Rewrite the lines from the one containing "What distance lies" through the last line, inclusive, as a Markdown table with the columns No. and Text. Give each line its own row number and leave out blank lines.

## START

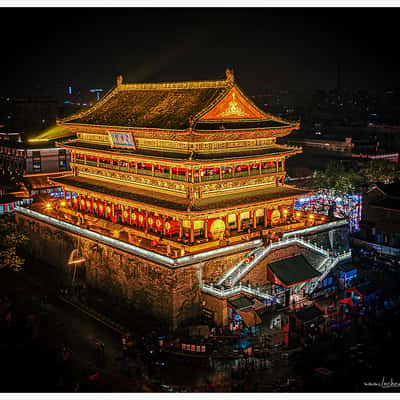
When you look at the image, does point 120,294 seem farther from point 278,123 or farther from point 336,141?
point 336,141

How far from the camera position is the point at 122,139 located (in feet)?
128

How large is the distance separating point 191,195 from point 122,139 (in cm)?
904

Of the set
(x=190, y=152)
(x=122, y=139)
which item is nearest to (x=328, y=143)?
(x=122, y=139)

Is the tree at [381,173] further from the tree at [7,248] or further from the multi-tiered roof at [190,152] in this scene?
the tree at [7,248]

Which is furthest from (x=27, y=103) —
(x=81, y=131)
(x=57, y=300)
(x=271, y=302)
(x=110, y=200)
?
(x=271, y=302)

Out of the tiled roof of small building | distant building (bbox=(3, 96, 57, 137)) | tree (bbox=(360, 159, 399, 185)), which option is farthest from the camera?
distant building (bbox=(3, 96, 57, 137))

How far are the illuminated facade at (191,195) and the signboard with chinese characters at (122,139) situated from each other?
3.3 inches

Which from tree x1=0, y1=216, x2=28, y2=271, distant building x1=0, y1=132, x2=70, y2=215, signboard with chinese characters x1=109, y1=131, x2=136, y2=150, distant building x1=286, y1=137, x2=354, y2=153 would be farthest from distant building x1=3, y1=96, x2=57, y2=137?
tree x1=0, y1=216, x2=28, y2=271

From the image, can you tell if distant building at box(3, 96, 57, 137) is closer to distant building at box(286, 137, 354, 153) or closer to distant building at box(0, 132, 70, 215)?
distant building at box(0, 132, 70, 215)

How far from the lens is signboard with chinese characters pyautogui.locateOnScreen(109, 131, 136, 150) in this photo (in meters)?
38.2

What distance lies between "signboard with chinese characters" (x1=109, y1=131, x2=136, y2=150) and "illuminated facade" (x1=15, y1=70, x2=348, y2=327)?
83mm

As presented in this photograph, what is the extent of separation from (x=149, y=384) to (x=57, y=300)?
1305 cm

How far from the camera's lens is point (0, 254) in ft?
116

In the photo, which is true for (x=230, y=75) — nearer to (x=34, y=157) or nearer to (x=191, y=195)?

## END

FINAL RESULT:
| No. | Text |
|---|---|
| 1 | What distance lies between "signboard with chinese characters" (x1=109, y1=131, x2=136, y2=150) and "illuminated facade" (x1=15, y1=70, x2=348, y2=327)? |
| 2 | 83mm |
| 3 | As presented in this photograph, what is the extent of separation from (x=149, y=384) to (x=57, y=300)? |
| 4 | 1305 cm |
| 5 | How far from the camera's lens is point (0, 254) in ft? |
| 6 | 116 |
| 7 | In the photo, which is true for (x=230, y=75) — nearer to (x=34, y=157) or nearer to (x=191, y=195)? |